A Institutional Shareholders Services (ISS) recomenda aos acionistas da PT que aprovem a combinação de negócios com a brasileira Oi, único ponto da assembleia geral (AG) da empresa, convocada para 8 de setembro.

A consultora sublinha que os novos termos do acordo «não parecem injustos para a empresa e os seus acionistas», adianta, acrescentando que «a desvantagem de rejeitar a proposta supera qualquer potencial valorização», segundo o documento a que a Lusa teve acesso.

A assembleia geral de acionistas da PT tem como ponto único na ordem de trabalhos deliberar, «no contexto da prossecução da execução da combinação de negócios com as necessárias adaptações face ao inicialmente anunciado e uma vez verificadas as condições prévias, aceitar prosseguir com a celebração e execução dos acordos necessários com a Oi, incluindo a celebração do contrato de permuta e do contrato de opção de compra».

O objetivo é realizar uma permuta entre a PT e as subsidiárias integralmente detidas pela Oi, PT Portugal e PT International Finance, segundo o qual a PT compra os instrumentos Rioforte, por contrapartida da venda pela operadora portuguesa de 474.348.720 ações ON (ordinárias nominativas) e de 948.697.440 ações PN (preferenciais) da Oi representativas de 16,9% do capital social da operadora brasileira e de 17,1% do capital social votante da mesma.

Os novos termos do acordo surgiram depois da aplicação de quase 900 milhões de euros em papel comercial da Rioforte, do Grupo Espírito Santo (GES), empresa que não cumpriu o pagamento à operadora portuguesa no prazo previsto.

■ **Dados de origem**
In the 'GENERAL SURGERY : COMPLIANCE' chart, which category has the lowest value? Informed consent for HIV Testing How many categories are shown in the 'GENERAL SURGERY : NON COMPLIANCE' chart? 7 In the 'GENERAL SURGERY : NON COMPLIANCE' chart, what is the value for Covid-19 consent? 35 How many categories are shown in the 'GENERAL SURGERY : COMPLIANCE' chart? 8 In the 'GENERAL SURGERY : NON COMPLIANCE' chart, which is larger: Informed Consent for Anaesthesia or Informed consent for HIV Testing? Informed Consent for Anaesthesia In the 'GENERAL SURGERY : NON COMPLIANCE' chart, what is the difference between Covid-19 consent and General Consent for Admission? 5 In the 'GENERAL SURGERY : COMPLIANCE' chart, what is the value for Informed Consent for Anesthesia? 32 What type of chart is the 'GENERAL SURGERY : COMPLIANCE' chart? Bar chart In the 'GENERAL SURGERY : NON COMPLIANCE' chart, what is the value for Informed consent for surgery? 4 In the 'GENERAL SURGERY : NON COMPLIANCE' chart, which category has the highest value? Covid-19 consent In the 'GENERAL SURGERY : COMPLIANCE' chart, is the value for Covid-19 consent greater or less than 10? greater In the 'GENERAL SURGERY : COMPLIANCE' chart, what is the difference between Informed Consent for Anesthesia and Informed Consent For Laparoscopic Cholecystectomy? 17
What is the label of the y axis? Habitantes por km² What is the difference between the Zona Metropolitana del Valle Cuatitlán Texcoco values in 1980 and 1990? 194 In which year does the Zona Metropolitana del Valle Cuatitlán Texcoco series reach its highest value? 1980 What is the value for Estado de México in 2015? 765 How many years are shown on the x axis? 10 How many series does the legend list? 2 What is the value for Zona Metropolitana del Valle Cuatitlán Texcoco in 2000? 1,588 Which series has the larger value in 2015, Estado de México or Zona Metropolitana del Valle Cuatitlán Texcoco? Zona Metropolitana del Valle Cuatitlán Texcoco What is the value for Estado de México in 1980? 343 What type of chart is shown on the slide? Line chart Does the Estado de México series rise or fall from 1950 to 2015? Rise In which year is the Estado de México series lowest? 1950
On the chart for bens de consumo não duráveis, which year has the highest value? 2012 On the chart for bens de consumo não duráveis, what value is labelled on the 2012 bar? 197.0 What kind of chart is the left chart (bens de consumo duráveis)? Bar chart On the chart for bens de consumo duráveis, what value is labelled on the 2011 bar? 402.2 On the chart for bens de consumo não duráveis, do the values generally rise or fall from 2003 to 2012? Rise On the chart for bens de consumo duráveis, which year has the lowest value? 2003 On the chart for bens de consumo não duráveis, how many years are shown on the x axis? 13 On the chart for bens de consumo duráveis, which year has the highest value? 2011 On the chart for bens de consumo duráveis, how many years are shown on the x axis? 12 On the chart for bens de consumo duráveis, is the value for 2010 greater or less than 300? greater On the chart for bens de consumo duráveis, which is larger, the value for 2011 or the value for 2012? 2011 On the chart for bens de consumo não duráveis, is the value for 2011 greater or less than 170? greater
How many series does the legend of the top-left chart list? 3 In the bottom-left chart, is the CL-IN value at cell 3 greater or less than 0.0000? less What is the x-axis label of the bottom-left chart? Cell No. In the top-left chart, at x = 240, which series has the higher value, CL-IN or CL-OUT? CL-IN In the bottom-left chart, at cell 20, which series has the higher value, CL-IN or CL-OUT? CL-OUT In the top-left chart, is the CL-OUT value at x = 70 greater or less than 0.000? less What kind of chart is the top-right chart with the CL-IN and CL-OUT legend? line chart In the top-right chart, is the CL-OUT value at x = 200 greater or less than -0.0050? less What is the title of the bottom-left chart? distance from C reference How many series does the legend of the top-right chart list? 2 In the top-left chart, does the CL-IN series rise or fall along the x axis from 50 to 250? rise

■ **Pedido de trabalho**
Responda, com base no texto fornecido:
1. Para que data foi convocada a assembleia geral da PT?
2. Quantas ações ON da Oi vende a PT na permuta?
3. Quanto aplicou a PT em papel comercial da Rioforte?

■ **A sua solução**
1. 8 de setembro.
2. 474.348.720 ações ON.
3. Quase 900 milhões de euros.